Are you wondering what to do when your check engine light comes on? We’ll outline what the check engine light means, if you can drive with the light on, and the most common check engine problems.
What to Do When Your Check Engine Light Comes On
The first thing to do when your check engine light comes on is to stay calm. The check engine light is part of your onboard diagnostics system and can mean a variety of things. Panicking can affect the safety of your passengers and create a hazard for other drivers.
Before pulling over and immediately calling a tow truck, try restarting your vehicle. If you notice the check engine light is on while you're driving you'll want to pull over and shut the vehicle down safely. Waiting a few moments and then turning the vehicle back on can sometimes fix any glitches or issues with your computer system.
Solid Check Engine Light vs. Flashing Check Engine Light or Performance Loss
When the check engine light comes on, you shouldn’t ignore it. Taking your vehicle to a trusted mechanic will help diagnose what the problem is, but understanding the difference between a solid and flashing light can help you plan your appointment.
A flashing check engine light is related to performance issues, such as power loss or car shaking. Pulling over immediately when it’s safe to do so will prevent further damage. In this scenario, towing your vehicle to a service centre to check the issue is highly recommended.
If your check engine light is solid, you have a little more time to evaluate your car’s condition. Although you don’t have to head straight to a mechanic, it’s advised that you do so soon to ensure that the solid light doesn’t turn into a flashing, immediate warning.
Reason 1 – Loose, Faulty, or Missing Gas Cap
A loose, faulty, or missing gas cap sends an error message to the car’s computer. The check engine light comes on due to the report of a leak in the vapour recovery system, which is part of your car’s emissions.
By making sure that your gas cap is tight, or replacing it with a new one, you can easily fix the problem. It may take some time before the system recognizes that there is no more vapour leak, but your engine light will eventually turn off.
Reason 2 – Spark Plugs and Wires
A worn or damaged spark plug can send a check engine error to your car’s system. Additionally, wires that have developed cracks can allow bursts of electricity to escape and thereby cause your electrical system to send an error to the computer.
To remedy this situation, check your spark plugs and wires carefully. With your engine off, remove your spark plugs and check for wear. Evaluate your wires, and look for any tiny cracks and holes. If you notice any damage, it may be time to replace your spark plugs or wires.
Reason 3 – Oxygen Sensor
The oxygen sensor is located in your vehicle’s emission system and will send an alert to your car’s computer if faulty. Depending on the year, make, and model of your vehicle, you may have multiple oxygen sensors in your system.

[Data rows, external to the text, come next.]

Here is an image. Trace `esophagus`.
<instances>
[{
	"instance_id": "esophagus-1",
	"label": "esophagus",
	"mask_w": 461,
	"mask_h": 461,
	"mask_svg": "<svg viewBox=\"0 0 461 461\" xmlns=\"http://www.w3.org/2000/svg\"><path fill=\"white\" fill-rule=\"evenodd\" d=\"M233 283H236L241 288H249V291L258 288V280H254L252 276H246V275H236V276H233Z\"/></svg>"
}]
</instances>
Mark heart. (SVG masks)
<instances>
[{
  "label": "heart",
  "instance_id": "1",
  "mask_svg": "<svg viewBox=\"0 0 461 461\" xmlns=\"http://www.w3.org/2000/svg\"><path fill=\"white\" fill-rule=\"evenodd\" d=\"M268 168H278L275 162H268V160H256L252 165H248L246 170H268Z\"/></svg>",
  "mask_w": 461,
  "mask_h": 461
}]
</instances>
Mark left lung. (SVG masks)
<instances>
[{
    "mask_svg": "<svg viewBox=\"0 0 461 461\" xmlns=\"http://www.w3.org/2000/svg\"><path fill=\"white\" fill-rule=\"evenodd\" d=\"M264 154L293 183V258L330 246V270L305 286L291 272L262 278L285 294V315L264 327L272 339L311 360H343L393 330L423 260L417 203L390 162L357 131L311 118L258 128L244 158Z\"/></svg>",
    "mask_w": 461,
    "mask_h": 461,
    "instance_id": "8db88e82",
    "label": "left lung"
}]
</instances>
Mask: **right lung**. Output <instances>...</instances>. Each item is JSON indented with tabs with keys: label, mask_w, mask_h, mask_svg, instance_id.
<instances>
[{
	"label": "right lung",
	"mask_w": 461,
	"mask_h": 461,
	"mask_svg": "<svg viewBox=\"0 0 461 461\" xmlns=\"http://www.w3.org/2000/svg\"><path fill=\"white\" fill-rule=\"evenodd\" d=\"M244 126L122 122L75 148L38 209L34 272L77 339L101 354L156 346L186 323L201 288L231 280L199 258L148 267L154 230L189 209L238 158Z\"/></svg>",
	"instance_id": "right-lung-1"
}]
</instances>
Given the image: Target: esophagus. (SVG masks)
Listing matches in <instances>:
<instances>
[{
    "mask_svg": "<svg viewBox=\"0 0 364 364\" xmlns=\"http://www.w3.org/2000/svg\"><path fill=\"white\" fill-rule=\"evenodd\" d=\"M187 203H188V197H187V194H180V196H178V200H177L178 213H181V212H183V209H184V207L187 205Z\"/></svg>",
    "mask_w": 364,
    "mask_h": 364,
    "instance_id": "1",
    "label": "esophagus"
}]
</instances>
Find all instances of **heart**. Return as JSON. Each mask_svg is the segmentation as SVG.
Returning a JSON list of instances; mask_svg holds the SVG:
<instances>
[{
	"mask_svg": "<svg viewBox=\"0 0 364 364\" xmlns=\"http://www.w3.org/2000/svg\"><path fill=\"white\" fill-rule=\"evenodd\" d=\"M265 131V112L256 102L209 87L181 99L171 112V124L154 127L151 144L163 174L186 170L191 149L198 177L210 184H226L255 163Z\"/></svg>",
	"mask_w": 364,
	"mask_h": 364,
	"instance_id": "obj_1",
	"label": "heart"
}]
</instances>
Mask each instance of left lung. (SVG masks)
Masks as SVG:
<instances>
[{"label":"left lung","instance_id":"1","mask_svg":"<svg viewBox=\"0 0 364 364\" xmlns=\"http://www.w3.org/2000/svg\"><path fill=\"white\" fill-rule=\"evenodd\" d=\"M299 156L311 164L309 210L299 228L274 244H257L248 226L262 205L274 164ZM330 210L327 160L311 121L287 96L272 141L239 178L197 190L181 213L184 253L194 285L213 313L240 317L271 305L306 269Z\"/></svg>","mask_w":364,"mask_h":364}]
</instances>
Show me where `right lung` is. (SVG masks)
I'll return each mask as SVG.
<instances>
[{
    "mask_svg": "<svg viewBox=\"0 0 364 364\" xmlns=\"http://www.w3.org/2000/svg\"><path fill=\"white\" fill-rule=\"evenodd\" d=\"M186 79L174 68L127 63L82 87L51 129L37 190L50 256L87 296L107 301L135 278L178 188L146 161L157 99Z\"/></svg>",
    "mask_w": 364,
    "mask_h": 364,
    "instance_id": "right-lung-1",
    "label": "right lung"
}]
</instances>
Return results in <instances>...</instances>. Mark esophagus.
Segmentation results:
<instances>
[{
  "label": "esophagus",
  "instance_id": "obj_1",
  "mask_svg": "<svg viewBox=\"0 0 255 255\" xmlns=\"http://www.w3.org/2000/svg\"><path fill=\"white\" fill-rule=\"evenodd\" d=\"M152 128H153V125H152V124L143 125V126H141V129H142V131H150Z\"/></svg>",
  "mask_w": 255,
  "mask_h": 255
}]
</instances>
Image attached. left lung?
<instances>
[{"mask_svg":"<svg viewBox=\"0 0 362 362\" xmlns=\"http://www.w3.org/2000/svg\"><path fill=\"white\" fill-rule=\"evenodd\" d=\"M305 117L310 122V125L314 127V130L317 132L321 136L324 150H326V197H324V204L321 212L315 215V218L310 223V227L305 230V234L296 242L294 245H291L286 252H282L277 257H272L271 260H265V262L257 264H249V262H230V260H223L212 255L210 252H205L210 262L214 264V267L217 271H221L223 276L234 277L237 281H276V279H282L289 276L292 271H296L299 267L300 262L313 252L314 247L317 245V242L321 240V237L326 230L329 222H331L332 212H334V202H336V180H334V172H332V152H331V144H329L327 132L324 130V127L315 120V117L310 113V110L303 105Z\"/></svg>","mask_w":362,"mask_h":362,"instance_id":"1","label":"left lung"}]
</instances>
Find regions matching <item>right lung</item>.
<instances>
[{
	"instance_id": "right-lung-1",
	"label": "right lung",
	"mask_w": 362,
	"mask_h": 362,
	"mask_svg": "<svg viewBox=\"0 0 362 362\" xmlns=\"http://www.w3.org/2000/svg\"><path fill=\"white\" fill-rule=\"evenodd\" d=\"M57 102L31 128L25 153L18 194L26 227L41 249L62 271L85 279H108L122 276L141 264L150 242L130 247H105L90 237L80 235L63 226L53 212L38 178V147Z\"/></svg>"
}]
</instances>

To test your oxygen sensors, you’ll have to locate them, check the wiring around them, and remove them to evaluate further. Since testing an oxygen sensor involves specialized training and tools, it’s best to allow a mechanic to handle the testing.
Reason 4 - Mass Airflow Sensors
The mass airflow (MAF) sensor measures the amount of gas and air mixture that enters your vehicle’s engine. When a faulty MAF sensor occurs, your check engine light comes on to alert you of a serious engine problem.
Without the correct ratio of gas and air mixture, your engine’s performance will be affected. Basic car maintenance can prevent MAF sensor problems, but having it checked by a professional mechanic is the only way to remedy this problem.
Reason 5 - Catalytic Converter
Your vehicle's catalytic converter is part of the emission system. It converts one gas to another, along with the rest of the exhaust and muffler.
Common problems with a catalytic convertor include corrosion, blockage, or wear. Ultimately, your car is unable to correctly process the gasoline, leading to high levels of damaging emissions. By maintaining your vehicle and flushing the internal systems with professional cleaning, you can avoid damage. Otherwise, you’ll need the services of a professional mechanic.